Gleichzeitig gönnt sich die Stadt Duisburg den Luxus, den Geschäftsführern ihrer kommunalen Tochtergesellschaften horrende Bezüge zu zahlen.


Bezüge von über 670.000 € bei der DVV oder knapp 600.000 € bei der Sparkasse klingen wie blanker Hohn für Menschen mit keinem, niedrigem oder einem durchschnittlichen Einkommen in Duisburg.

Noch abstruser wird es, wenn man sich die Steigerungen der Vergütungen im Vergleich zum Vorjahr anschaut: Steigerungen von deutlich über 20 Prozent innerhalb eines Jahres sind nicht mehr vermittelbar.


Tausende Arbeitsplätze im Stahlbereich sind gefährdet und einige wenige Geschäftsführer erhalten übermäßig hohe Bezüge. Diese astronomischen Gehälter müssen der Vergangenheit angehören. Es handelt sich um kommunale Unternehmen, die dem Gemeinwohl verpflichtet sind und entsprechend auch mit ihren Finanzen umgehen müssen.

 


Beratungsergebnis

 

dafür: die Minderheit (Die Linke., Rh Händelkes -NPD-u. Rf Söntgerath -parteilos-)

dagegen: die Mehrheit (SPD, CDU, HSV, JuDu/DAL, FDP, Republikaner, Rh Imamura -AfD-, Rh Lücht -AfD-, Rh Nüse -parteilos-, Rh Bißling -parteilos-u. OB Link)

Stimmenthaltung: Grüne

 

Der Antrag war damit abgelehnt.

 

Ratsfrau Hornung-Jahn -Die Linke.- führte aus, dass die Stadt sich den Luxus leiste, ihren Geschäftsführern Gehälter von bis zu 600.000 € pro Jahr zu bezahlen. Für Menschen mit keinem, einem kleinen oder durchschnittlichen Einkommen klänge dies wie blanker Hohn.

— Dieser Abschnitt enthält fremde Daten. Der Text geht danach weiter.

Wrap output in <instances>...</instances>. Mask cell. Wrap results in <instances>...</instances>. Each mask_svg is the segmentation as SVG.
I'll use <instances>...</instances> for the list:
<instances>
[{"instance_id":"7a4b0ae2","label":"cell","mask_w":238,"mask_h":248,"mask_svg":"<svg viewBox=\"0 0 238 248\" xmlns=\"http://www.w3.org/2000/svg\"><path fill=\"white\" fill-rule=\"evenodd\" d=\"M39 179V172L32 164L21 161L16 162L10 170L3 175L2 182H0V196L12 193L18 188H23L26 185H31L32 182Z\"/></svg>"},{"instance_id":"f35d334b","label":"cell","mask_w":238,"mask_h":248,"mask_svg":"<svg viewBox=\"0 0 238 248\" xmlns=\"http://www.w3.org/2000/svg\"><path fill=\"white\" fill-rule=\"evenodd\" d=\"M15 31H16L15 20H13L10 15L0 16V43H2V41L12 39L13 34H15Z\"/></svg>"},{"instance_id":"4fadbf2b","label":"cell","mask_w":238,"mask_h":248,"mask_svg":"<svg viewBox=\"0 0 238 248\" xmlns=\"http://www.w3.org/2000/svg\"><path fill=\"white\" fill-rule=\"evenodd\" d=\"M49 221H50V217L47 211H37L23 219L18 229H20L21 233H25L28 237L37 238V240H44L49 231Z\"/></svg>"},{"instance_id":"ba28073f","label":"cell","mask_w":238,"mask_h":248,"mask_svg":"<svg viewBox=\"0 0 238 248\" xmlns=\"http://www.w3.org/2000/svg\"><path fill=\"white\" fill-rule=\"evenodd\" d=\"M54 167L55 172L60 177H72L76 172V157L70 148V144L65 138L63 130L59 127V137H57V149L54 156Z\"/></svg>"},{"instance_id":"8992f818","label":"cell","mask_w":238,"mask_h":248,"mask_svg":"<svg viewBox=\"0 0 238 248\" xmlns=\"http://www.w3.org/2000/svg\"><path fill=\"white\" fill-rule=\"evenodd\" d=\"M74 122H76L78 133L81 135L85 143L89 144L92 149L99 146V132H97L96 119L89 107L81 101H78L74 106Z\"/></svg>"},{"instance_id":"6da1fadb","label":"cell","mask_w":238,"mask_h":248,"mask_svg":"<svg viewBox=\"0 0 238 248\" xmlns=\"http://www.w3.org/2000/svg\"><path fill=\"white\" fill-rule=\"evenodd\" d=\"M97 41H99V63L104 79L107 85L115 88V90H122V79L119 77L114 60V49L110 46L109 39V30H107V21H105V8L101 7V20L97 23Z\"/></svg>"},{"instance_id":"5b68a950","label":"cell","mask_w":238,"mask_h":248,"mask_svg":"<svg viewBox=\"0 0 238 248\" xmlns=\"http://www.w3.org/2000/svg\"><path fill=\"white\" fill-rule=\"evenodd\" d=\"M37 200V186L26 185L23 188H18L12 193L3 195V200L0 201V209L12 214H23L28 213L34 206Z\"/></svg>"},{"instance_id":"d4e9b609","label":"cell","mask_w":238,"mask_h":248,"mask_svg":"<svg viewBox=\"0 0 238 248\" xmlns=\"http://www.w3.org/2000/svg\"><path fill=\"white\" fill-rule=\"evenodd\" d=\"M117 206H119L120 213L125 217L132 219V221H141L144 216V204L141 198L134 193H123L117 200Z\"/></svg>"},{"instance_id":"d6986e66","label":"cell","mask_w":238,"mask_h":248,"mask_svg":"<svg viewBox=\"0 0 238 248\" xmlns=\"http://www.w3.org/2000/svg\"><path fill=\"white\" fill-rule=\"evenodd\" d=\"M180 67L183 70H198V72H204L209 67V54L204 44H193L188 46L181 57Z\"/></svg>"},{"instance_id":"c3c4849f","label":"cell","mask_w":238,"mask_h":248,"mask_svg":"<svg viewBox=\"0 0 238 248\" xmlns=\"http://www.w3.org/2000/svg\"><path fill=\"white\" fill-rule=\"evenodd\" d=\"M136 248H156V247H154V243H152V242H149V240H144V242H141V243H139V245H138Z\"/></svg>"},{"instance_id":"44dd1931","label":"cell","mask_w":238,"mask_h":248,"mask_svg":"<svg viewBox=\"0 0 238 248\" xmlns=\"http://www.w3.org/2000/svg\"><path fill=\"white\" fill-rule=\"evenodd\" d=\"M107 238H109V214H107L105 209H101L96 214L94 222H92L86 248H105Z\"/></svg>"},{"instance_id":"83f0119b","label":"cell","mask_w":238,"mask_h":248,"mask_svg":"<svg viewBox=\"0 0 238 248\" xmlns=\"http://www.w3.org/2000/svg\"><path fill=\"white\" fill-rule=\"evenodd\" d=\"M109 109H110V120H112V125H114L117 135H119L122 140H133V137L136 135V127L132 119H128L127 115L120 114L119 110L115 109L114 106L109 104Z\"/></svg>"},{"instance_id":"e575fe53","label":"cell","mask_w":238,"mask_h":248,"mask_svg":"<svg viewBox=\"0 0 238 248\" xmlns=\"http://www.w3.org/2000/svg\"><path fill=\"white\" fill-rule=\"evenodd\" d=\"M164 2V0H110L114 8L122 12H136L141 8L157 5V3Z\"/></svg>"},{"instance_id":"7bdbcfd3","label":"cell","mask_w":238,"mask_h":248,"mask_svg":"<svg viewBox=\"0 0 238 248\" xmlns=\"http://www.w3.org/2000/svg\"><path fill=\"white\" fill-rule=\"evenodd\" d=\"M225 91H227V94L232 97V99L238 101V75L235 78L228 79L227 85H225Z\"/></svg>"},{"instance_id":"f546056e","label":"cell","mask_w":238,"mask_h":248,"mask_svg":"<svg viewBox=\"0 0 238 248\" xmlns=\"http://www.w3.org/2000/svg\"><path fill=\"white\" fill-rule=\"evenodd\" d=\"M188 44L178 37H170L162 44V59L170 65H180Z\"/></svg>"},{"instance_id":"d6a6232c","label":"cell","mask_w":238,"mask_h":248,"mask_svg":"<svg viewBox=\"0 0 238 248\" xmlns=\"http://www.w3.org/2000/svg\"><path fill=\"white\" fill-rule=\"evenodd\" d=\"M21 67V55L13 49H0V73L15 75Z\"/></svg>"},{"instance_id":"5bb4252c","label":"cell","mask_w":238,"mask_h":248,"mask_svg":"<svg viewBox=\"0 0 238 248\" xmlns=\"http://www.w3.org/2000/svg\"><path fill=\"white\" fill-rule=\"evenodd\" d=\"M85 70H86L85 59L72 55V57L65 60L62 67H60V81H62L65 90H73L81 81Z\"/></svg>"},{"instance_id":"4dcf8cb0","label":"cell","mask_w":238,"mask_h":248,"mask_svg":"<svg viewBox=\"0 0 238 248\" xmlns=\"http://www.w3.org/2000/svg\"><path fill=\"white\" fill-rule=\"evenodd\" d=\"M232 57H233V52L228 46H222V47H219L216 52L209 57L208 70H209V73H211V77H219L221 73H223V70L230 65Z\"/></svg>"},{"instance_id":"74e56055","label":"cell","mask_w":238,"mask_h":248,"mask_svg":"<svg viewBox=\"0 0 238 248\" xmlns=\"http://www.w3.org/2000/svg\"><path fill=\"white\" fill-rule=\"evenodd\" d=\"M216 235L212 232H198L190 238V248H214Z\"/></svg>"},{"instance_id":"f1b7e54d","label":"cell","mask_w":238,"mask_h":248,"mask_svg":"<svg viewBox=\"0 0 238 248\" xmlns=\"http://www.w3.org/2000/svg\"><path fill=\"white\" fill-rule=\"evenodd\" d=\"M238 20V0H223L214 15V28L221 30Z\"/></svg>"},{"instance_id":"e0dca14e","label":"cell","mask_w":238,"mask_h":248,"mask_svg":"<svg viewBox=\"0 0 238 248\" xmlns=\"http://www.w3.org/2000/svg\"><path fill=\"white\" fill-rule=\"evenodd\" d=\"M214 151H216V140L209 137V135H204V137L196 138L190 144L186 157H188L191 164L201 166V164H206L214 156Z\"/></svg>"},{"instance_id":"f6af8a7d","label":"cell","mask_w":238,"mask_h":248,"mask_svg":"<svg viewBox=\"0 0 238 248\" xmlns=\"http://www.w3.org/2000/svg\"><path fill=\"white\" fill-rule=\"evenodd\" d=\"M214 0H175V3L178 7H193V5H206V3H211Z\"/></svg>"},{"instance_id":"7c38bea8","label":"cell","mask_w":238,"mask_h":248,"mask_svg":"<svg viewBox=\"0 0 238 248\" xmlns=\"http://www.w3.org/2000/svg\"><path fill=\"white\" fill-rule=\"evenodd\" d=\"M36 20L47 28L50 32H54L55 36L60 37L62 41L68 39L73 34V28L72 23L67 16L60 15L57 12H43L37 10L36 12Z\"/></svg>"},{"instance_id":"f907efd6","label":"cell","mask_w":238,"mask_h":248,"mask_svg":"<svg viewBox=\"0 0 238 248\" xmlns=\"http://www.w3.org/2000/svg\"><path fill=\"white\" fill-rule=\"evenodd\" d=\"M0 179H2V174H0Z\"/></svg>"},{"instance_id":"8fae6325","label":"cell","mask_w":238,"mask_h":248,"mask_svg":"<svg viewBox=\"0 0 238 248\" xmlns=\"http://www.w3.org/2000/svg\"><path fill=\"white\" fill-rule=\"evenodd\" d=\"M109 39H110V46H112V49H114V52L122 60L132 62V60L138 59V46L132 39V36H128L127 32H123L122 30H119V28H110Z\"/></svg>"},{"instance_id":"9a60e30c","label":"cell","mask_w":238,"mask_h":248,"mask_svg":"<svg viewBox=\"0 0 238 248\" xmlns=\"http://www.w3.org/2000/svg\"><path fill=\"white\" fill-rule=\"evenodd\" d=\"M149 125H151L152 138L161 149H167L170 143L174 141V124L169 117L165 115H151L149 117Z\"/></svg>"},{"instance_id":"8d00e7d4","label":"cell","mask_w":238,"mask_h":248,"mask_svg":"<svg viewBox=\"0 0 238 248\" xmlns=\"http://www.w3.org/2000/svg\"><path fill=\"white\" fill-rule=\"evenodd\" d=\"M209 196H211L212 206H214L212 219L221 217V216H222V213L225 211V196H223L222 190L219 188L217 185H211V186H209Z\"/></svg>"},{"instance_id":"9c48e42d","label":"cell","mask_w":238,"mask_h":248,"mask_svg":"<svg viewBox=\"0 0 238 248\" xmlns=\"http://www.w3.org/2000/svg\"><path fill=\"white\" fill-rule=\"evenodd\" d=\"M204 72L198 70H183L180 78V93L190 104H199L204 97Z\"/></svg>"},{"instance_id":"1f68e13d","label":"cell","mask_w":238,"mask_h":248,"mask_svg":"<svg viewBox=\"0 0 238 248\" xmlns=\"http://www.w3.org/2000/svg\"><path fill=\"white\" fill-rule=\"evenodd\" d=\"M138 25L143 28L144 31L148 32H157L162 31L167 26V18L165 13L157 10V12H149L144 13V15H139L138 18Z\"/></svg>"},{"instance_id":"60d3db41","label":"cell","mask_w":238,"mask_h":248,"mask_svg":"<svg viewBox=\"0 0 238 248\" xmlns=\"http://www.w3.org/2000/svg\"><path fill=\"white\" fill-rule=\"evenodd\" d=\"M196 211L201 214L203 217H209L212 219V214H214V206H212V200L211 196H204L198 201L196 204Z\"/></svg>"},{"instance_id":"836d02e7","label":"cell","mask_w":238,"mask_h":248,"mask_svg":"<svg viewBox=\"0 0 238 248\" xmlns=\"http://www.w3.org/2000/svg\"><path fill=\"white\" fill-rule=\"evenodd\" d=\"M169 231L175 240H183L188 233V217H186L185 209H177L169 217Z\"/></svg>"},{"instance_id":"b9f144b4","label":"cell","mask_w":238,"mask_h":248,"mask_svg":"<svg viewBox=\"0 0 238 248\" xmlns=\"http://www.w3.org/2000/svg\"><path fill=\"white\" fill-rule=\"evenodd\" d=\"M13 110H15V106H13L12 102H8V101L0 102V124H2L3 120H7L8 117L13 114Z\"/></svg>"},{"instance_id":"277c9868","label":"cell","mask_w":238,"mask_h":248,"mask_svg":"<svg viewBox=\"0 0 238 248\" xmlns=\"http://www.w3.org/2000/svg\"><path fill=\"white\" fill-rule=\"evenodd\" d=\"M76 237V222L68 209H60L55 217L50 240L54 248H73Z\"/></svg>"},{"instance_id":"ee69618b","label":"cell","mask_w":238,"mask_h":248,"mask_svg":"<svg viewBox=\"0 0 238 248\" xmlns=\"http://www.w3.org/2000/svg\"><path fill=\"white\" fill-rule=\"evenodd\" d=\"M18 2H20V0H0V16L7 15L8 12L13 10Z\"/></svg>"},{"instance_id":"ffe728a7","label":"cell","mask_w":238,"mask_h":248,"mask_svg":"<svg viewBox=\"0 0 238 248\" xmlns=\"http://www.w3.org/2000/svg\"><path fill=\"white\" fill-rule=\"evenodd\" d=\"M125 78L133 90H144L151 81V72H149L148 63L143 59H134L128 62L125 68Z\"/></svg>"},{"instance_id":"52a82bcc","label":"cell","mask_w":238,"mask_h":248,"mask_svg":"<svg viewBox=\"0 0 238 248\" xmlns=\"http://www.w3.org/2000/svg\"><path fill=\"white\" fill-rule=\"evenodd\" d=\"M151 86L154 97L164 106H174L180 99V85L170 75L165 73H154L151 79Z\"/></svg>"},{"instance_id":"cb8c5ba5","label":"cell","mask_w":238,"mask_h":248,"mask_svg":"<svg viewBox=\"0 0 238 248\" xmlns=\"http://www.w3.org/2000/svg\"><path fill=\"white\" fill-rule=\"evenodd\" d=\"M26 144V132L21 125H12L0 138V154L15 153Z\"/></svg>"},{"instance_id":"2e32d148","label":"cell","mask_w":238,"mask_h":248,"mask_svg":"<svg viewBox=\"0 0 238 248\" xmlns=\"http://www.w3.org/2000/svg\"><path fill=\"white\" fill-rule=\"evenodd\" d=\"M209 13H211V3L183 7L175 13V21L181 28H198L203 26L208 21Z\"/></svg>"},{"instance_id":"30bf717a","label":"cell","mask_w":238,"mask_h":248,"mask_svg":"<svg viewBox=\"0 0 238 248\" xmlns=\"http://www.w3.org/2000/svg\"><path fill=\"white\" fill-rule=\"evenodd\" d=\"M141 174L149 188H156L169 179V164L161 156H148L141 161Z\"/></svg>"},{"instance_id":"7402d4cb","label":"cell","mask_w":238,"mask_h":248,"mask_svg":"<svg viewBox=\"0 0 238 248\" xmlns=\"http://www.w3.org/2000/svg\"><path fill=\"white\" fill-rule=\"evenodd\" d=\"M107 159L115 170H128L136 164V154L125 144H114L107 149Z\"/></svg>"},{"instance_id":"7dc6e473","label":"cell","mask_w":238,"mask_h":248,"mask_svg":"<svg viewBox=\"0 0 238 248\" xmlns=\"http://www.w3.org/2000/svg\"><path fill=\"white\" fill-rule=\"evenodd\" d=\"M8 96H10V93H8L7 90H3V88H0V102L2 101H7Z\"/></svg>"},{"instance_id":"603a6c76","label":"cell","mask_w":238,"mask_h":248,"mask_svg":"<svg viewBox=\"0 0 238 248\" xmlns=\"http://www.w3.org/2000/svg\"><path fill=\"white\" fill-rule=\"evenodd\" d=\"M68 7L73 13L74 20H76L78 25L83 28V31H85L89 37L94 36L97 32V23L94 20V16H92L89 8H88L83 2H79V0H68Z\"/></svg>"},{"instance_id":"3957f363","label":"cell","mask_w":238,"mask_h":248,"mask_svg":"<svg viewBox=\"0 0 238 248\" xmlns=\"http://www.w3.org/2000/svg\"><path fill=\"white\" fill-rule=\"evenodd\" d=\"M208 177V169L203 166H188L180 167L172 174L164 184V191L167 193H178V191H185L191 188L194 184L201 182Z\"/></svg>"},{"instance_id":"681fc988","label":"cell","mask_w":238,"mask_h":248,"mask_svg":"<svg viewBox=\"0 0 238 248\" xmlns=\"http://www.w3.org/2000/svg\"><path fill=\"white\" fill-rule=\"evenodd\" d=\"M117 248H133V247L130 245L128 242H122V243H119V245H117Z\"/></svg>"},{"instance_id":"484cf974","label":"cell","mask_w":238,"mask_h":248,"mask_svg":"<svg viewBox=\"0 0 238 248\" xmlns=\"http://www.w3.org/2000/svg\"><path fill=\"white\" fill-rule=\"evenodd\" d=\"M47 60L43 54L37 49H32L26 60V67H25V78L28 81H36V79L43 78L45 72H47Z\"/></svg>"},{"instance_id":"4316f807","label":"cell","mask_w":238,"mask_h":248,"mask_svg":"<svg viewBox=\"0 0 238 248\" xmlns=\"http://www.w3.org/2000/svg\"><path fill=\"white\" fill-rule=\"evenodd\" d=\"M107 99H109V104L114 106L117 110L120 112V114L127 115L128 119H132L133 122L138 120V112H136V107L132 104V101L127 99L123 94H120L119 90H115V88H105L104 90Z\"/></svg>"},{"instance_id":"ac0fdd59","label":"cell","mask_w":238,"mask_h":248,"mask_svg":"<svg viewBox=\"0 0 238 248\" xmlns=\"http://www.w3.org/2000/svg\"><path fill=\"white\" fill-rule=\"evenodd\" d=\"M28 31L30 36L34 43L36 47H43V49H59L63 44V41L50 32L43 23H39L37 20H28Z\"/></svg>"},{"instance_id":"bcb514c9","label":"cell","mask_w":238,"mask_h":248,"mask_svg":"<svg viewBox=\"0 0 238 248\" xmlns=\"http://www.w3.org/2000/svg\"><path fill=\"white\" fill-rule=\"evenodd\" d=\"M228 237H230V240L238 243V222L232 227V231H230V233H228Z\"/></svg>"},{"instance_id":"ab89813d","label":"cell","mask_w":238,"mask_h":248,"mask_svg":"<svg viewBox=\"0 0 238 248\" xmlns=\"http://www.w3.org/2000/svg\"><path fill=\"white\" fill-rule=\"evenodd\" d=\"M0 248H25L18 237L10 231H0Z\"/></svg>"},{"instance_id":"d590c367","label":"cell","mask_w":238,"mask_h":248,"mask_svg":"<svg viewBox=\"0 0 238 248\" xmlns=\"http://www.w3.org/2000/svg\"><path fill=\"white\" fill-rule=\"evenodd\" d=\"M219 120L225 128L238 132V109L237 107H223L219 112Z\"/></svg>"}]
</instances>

Noch absurder werde es, wenn man die Steigerungen der Gehälter, die teilweise 20% innerhalb eines Jahres betrügen, betrachte. Diese hohen Gehälter müssten der Vergangenheit angehören. Entsprechend fordere die Linke den Oberbürgermeister auf, ein Vergütungskonzept für die Geschäftsführer*innen der städtischen Beteiligungen zu erstellen. Wenn selbst der Bund der Steuerzahler der Meinung sei, es müsse etwas passieren, könne der Antrag nicht abgelehnt werden.

 

Ratsfrau Röder -HSV-erläuterte, dass der Antrag grundsätzlich nicht verkehrt sei, sie glaube aber nicht, dass es möglich sei, gutes Personal für die städtischen Tochtergesellschaften zu akquirieren, wenn die Gehälter deutlich gesenkt würden. Entsprechend könne es nicht sein, dass Duisburg als einzige Kommune in Nordrhein-Westfalen diesen Schritt gehe.

 

Ratsherr Bißling -parteilos- gab an, sich mit der Materie beschäftigt zu haben und erläuterte, dass es vor Jahrzehnten die Devise gegeben habe, dass ein Direktor eines Werkes einen bestimmten Faktor mehr verdienen solle als ein einfacher Angestellter. Er habe für die Chemie-Industrie einen Faktor von 7,6 berechnet. Da das Ziel sei, qualifiziertes Personal für die Tochtergesellschaften zu akquirieren, schlage er vor, einen Teil des Gehaltes erfolgsabhängig auszuzahlen. Er könne nicht einschätzen, ob die Geschäftsführergehälter im Verhältnis zum Gehalt des Oberbürgermeisters zu hoch seien.

 

Oberbürgermeister Link sagte, dass er froh sei, das Amt des Oberbürgermeisters ausfüllen zu dürfen, es bereite ihm große Freude. Das Gehalt des Oberbürgermeisters der Stadt Duisburg sei transparent und werde, wie die Nebenauskünfte, veröffentlicht. Er verdiene, was ein Oberbürgermeister einer Großstadt unterhalb von 500.000 Einwohnern derzeit nach nordrhein-westfälischem Recht verdient. Es komme nicht nur auf das Gehalt der Geschäftsführer an, sondern auf die Arbeit, die er leiste. Er sei ausgesprochen froh, dass sich die Ergebnisse der städtischen Gesellschaften in den vergangenen Jahren derart positiv entwickelt hätten. Man sei gezwungen, entsprechende Gehälter zu bezahlen, um gutes und qualifiziertes Personal am Markt akquirieren zu können.

 

Ratsfrau Ammann-Hilberath -Die Linke.- widersprach dem Argument, dass gutes Personal nur mit entsprechenden Gehältern zu bekommen sei. Der Bund der Steuerzahler habe berichtet, dass die Bezahlung der städtischen Manager im Vergleich zur Privatwirtschaft sehr hoch sei. Sie wolle die gute Arbeit der Geschäftsführer und positive Entwicklung der Gesellschaften nicht in Abrede stellen. Insbesondere im Vergleich mit anderen Führungspersonen, wie der Bundeskanzlerin, die weniger als die Hälfte erhalte, aber wesentlich mehr Verantwortung trage und in Anbetracht der Einkommensstruktur in Duisburg, seien die Gehälter schwer zu vermitteln.